Alec Nevala-Lee

Thoughts on art, creativity, and the writing life.

Posts Tagged ‘Cosmos: A Spacetime Odyssey

The evolution of art

leave a comment »

Neil deGrasse Tyson

If you’ve been watching Cosmos: A Spacetime Odyssey as faithfully as I have, you probably came away from last night’s episode with a newfound appreciation for the wonders of natural selection. Darwinian evolution, as Daniel Dennett likes to point out, is probably the single best idea anyone ever had, and it’s since been applied to fields far beyond those of biology. The notion that ideas and abstract concepts, for instance, are subject to selection pressure—both within the human mind and in the larger world beyond—is a familiar one, and every writer knows how it feels. Life is full of story ideas, and the means by which one or another wins out is a mysterious one, with selection often taking place below the level of conscious thought. Even once you’ve started a story, it can go in any number of directions, with the author selecting and discarding variations based on their perceived rightness, a process that happens all over again once the story is released into the wild. (The publishing industry is a battleground for survival of a particularly ruthless kind.) And if you want to harness the power of evolution in your own work, it’s not a bad idea to take a few cues from nature itself:

1. Move through a series of useful intermediate steps. My favorite part of last night’s Cosmos episode was its takedown of the argument, common among proponents of intelligent design, that an organ like the human eye is too complex to have evolved by chance. It may be true that half an eye isn’t very useful, but an approximation of an eye certainly is, and there’s a beautiful sequence illustrating how the eye evolved from a series of intermediate stages, each useful in itself: a cluster of a few photosensitive proteins develops gradually into a depression with an aperture and finally an eye with a lens. And this is a striking analogy to how the creative process works. Half a story isn’t any more useful than half an eye, but a finished rough draft—one that takes the entire narrative from beginning to end, however imperfectly—is both a sketch of the whole and a template that can be refined through successive revisions. And it isn’t until you’ve got something that holds together on its own provisional terms that you can start to make it better. (This is part of the reason why I always start with a detailed outline, which is the roughest version of the complete story that can possibly exist.)
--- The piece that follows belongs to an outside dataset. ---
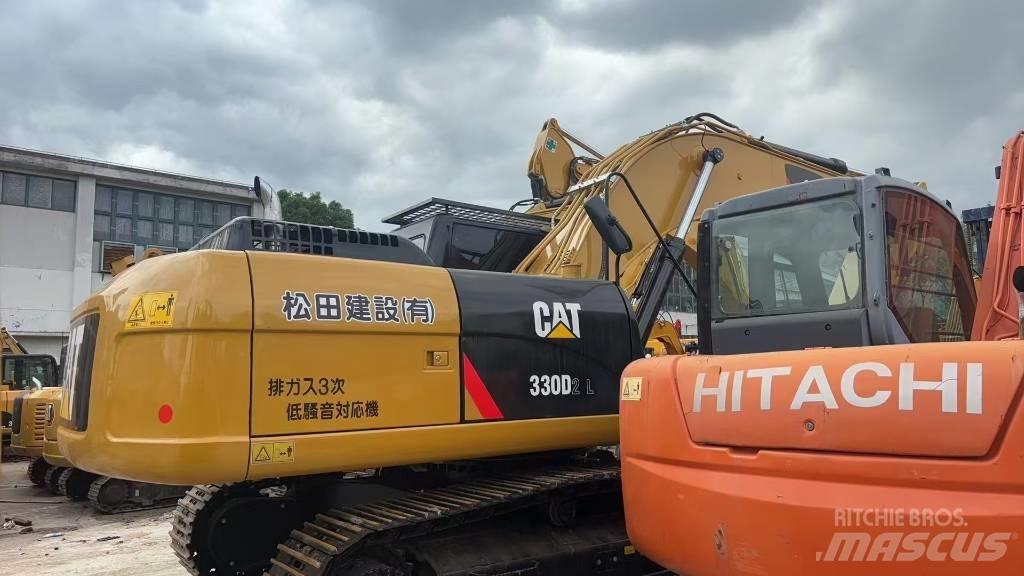 CAT CAT330D2L Midi excavators  7t - 12t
Portrait of Charles Darwin by George Richmond

2. Introduce a little randomness. Natural selection proceeds as a succession of accidents, with random mutations in the genetic code that usually lead nowhere, but occasionally result in a useful adaptation. The process of writing a story can’t work in quite the same way: unlike nature, we’re writing with an end in mind, and most of us start with a plan. Even with such a teleological approach, however, it’s still possible to embrace a productive element of chance. I’ve described my own methods in detail, but every author will develop his or her own strategies for making raids on the random. Nicholson Baker, for instance, used a random number generator to reorder the chapters in his novel The Anthologist, and although he discarded most of the results, it led to a handful of promising juxtapositions that were preserved in the final draft. Even if you aren’t as systematic about it, you’ll soon find that every finished novel represents a compromise between the vision that the author had at the beginning and the unpredictable variations that the process introduced. And it’s essential to be able to depart from the plan enough to incorporate the unexpected—and to test it diligently against the alternatives.

3. Give it time. If the diversity and ingenuity of the adaptations that nature creates can sometimes seem unimaginable, it’s because natural selection operates over millions of years. Time, scale, and variation can do remarkable things. Artists, unfortunately, don’t have that luxury: we can only write one version of a story at a time, and we only have a few months or years to get it done. Even on that reduced level, though, time is crucial. I’ve spoken elsewhere about the importance of rendering in the creative process, and the fact that most novels need a year or so to percolate in the author’s mind, no matter how fast we can write. There’s a simple explanation: most of us only have so many good ideas at any one time, and if we can extend the period of writing, we’ll increase our chances of finding an idea that can be applied to the problem at hand. It’s possible to take this too far, of course, and there always comes a time when the draft needs to be sent out to meet its fate. But even a break of a few weeks can have positive effect, especially if we’ve turned our attention to other projects in the meantime. And when we do finally go back to the work we’ve set aside, we’ll often find that it has evolved in our absence, when we weren’t even aware of it. Now that’s some intelligent design.